Je souhaitais aussi connaitre sa vision du rôle du patient dans le système de santé et quelle sera la prochaine étape de son engagement.

Dave DeBronkart m’a rappelé que “la réalité actuelle est […] qu’un grand nombre de patients utilisent Internet pour parler entre eux mais séparément de leur médecin.” Il souligne aussi une autre idée que je partage avec lui et qui est l’un des grands défis auquel nous sommes confrontés dans ces temps de changement dans le paysage du secteur de la santé: un changement de mentalité.

“L’avenir c’est changer la culture du patient et la culture des médecins, des infirmières pour faire comprendre qu’il est raisonnable et utile pour le patient d’aller trouver de l’information. C’est ce que nous appelons la « médecine participative », où le patient participe activement dans un partenariat avec leur médecin.”, dit Dave deBronkart.
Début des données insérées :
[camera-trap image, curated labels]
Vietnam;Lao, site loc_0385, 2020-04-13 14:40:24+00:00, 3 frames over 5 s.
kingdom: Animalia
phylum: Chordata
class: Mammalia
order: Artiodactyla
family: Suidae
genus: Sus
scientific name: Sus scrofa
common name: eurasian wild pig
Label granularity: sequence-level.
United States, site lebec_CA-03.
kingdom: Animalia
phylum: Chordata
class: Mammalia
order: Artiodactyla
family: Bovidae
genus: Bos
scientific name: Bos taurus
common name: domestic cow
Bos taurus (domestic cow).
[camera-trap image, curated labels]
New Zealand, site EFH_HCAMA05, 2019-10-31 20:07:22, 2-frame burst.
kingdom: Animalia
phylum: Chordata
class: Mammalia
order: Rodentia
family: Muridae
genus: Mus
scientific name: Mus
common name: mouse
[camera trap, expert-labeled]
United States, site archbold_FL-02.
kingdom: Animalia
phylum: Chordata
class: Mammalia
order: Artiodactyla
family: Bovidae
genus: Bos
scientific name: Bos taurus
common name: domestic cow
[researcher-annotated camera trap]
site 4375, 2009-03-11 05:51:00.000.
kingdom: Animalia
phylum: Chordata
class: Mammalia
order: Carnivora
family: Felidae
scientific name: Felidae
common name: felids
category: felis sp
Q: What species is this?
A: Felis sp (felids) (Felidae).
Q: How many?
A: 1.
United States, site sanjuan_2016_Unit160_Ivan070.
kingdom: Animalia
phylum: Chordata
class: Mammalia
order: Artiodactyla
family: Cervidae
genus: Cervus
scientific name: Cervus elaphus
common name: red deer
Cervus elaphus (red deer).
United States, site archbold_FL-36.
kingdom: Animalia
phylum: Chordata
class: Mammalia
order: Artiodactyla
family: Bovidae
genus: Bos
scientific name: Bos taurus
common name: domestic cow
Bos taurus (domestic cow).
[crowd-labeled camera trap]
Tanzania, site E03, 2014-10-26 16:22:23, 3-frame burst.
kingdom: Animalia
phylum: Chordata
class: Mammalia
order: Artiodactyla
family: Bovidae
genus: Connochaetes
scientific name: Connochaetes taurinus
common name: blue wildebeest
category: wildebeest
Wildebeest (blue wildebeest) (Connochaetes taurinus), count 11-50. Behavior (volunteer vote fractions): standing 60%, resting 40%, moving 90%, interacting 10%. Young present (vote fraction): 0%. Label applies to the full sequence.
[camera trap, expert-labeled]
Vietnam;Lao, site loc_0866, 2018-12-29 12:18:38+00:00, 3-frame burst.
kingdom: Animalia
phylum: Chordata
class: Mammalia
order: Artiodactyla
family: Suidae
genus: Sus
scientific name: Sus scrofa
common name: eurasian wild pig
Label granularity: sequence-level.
En effet, pour créer une vraie conversation entre les médecins et les patients ainsi que d’autres acteurs de la santé, nous devons examiner la façon dont nous évaluons les patients. Habituellement, on mesure le résultat ou le degré d’`engagement’ du patient pour son traitement en analysant le degré d’observance ou de compliance. Dave DeBonkart suggère de ne plus voir le patient « adhérent ou non », mais il préfère « imaginer un objectif commun, tel que `ma santé’ et peu importe si j’accomplis le plan ou non. J’aimerais que les gens commencent à parler de `réussite’ plutôt que d’observance ou de compliance. »

En fait, les mots que nous utilisons ont probablement un impact important dans l’esprit du patient ainsi que dans la perception de leur propre engagement pour leur santé.

Les patients souhaitent des `soins’ au-delà du sens premier du mot et, dans certains cas, ils veulent faire partie intégrante de l’équipe médicale, être acteur.

“Le plus grand changement de mentalité est de passer d’une pensée où le patient est quelqu’un qui […] `doit faire ce qu’on lui dit’ à quelqu’un avec qui vous échangez et vous demandez simplement « Comment ça va? ».

En tant qu’acteur de sa propre santé, le patient engagé est à la recherche de toute conversation riche et tient à apprendre de tous les acteurs de santé, afin d’avoir une vue d’ensemble de sa propre santé. Les laboratoires pharmaceutiques ont ici un vrai rôle à jouer dans le soutien et la collaboration avec les patients.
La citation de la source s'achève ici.